------ Material provided
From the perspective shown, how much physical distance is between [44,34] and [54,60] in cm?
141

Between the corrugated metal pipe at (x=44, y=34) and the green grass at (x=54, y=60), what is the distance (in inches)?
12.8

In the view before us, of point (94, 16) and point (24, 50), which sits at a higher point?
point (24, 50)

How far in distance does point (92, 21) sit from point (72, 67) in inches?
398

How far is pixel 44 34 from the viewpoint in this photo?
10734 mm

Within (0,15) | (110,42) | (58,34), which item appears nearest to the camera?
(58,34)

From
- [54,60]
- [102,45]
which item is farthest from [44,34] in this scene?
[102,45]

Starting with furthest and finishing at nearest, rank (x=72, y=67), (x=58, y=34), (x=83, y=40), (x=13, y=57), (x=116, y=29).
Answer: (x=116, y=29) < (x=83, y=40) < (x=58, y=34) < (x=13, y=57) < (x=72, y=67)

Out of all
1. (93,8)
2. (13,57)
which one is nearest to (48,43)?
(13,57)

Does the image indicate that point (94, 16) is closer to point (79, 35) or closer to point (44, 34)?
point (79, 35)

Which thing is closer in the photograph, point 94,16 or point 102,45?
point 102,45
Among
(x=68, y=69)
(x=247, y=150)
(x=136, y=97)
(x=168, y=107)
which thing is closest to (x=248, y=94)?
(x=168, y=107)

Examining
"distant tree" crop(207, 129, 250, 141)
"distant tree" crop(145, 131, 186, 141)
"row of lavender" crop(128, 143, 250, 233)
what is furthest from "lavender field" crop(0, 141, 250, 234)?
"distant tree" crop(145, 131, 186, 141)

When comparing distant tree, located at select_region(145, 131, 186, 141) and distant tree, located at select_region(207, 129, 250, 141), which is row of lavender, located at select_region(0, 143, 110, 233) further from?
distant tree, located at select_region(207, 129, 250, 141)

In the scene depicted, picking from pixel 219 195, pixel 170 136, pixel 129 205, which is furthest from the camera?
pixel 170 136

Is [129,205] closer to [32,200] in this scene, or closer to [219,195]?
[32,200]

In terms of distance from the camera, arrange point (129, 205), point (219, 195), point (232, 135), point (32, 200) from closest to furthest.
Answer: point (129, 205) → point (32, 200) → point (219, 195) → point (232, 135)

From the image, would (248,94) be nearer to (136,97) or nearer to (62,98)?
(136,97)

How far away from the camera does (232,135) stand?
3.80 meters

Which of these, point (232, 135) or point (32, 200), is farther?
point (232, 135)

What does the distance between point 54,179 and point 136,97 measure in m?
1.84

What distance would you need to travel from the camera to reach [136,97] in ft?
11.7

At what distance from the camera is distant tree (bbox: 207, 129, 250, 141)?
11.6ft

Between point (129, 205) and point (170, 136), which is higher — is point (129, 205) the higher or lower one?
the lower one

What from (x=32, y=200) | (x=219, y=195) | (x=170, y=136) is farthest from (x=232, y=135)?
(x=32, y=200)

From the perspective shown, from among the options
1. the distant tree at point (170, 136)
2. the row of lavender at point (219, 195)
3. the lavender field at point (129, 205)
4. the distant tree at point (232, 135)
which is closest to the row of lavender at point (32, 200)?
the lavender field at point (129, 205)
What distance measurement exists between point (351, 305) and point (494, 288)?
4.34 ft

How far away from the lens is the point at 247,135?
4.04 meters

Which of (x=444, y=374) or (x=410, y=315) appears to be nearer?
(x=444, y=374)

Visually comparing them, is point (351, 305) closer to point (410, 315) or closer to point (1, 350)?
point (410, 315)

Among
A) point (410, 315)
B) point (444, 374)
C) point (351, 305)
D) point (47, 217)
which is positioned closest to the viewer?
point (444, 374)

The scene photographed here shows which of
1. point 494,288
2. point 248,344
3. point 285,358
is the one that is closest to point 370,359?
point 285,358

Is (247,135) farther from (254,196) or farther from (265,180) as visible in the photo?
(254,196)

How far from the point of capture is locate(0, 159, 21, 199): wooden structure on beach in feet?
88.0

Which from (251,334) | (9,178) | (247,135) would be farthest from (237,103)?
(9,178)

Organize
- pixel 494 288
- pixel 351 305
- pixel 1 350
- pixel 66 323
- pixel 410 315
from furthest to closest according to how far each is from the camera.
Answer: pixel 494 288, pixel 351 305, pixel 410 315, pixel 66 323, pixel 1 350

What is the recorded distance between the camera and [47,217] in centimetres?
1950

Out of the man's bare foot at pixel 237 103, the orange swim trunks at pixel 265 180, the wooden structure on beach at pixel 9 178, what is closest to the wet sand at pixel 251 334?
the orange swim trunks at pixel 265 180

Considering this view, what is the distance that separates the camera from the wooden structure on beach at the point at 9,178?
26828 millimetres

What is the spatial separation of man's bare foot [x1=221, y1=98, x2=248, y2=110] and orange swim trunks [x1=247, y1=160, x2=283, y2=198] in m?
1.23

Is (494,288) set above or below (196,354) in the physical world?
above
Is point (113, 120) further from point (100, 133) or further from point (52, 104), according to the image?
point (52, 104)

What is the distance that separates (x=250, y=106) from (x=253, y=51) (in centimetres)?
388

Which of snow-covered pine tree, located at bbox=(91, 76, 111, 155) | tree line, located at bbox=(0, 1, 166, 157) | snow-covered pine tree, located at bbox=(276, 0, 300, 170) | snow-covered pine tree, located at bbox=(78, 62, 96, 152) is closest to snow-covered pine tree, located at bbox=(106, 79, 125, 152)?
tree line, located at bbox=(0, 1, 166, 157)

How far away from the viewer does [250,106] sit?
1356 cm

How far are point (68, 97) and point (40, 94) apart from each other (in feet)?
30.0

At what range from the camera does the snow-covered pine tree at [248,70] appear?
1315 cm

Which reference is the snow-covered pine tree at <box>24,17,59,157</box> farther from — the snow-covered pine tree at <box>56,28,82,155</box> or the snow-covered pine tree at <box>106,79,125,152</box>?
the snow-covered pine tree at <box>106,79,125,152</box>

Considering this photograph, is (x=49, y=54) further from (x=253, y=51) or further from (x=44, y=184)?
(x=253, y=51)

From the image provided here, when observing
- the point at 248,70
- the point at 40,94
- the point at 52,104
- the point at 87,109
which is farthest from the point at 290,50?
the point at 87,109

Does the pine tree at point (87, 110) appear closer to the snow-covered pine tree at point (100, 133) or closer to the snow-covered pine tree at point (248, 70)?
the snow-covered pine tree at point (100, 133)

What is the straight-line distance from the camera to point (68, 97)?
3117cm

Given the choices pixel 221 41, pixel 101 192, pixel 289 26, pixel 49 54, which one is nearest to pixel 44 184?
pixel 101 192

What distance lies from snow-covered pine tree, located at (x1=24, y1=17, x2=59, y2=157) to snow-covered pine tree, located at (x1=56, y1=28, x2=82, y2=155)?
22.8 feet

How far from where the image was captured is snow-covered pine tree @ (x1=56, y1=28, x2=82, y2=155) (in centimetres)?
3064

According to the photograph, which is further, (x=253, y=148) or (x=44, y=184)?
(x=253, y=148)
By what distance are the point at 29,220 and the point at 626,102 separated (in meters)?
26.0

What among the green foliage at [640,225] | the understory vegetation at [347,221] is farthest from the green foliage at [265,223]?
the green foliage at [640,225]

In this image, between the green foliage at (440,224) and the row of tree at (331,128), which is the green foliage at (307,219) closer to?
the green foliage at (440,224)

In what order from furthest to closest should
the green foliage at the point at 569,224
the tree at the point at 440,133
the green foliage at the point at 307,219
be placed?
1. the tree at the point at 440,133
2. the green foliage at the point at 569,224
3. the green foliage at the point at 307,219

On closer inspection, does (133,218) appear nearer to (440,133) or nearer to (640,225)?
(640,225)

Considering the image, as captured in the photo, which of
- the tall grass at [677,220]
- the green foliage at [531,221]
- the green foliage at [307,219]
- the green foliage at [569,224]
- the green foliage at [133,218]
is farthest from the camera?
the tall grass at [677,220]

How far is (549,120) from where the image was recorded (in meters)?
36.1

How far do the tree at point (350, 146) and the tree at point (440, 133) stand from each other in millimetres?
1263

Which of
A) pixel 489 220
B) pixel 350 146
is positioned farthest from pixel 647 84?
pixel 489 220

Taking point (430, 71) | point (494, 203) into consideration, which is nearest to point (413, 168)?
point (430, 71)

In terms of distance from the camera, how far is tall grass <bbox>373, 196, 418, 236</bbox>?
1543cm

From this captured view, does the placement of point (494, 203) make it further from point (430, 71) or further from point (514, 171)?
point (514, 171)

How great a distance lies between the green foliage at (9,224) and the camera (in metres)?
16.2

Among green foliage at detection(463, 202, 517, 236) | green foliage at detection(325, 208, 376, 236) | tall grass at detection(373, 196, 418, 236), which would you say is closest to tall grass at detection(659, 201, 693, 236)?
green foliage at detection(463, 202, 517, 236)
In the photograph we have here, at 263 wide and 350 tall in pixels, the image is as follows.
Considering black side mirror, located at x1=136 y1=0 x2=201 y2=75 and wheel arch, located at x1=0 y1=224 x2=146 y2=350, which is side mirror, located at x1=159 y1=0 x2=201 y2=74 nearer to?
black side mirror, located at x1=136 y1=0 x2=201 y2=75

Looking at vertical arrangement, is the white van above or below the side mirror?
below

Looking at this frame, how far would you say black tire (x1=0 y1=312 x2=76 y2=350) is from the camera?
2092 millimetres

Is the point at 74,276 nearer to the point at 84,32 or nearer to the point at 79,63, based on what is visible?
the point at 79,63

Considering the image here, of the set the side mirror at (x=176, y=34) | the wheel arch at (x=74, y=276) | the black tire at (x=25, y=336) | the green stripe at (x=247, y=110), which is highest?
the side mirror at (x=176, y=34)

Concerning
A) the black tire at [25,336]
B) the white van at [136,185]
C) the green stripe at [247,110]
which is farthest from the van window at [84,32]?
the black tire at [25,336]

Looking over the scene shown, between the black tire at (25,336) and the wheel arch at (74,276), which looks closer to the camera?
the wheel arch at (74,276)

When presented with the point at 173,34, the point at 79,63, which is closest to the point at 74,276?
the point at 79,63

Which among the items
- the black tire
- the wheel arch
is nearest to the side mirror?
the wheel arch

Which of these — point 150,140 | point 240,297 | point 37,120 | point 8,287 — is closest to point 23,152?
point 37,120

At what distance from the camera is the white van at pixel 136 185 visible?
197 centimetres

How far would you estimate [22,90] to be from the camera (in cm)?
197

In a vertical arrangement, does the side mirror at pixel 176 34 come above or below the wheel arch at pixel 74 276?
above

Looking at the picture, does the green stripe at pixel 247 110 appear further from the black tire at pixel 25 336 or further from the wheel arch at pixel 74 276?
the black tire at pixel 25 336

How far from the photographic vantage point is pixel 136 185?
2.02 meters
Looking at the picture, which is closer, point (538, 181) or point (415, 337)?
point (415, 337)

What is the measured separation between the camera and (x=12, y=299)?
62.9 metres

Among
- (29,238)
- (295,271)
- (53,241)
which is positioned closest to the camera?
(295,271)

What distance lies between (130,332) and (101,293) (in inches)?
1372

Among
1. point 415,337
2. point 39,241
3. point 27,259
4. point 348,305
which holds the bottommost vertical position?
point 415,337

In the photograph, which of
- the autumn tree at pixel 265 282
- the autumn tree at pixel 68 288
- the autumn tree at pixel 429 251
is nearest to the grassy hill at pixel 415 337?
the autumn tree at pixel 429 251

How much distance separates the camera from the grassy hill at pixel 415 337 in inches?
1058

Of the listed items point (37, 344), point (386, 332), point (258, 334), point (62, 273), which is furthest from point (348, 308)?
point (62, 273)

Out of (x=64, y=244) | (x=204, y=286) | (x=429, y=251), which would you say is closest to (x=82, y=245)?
------------
_Exercise requirements_. Revise the stretch from the line containing "What among the" through the line containing "3. the green foliage at the point at 307,219", replacing "understory vegetation" with "undergrowth" and leaving everything else unchanged. Give only those revised lines.

_Output for this task_.
What among the green foliage at [640,225] | the undergrowth at [347,221] is farthest from the green foliage at [265,223]?
the green foliage at [640,225]

In this image, between the green foliage at (440,224) and the row of tree at (331,128), which is the green foliage at (307,219) closer to?
the green foliage at (440,224)

In what order from furthest to closest should
the green foliage at the point at 569,224
the tree at the point at 440,133
the green foliage at the point at 307,219
be placed?
1. the tree at the point at 440,133
2. the green foliage at the point at 569,224
3. the green foliage at the point at 307,219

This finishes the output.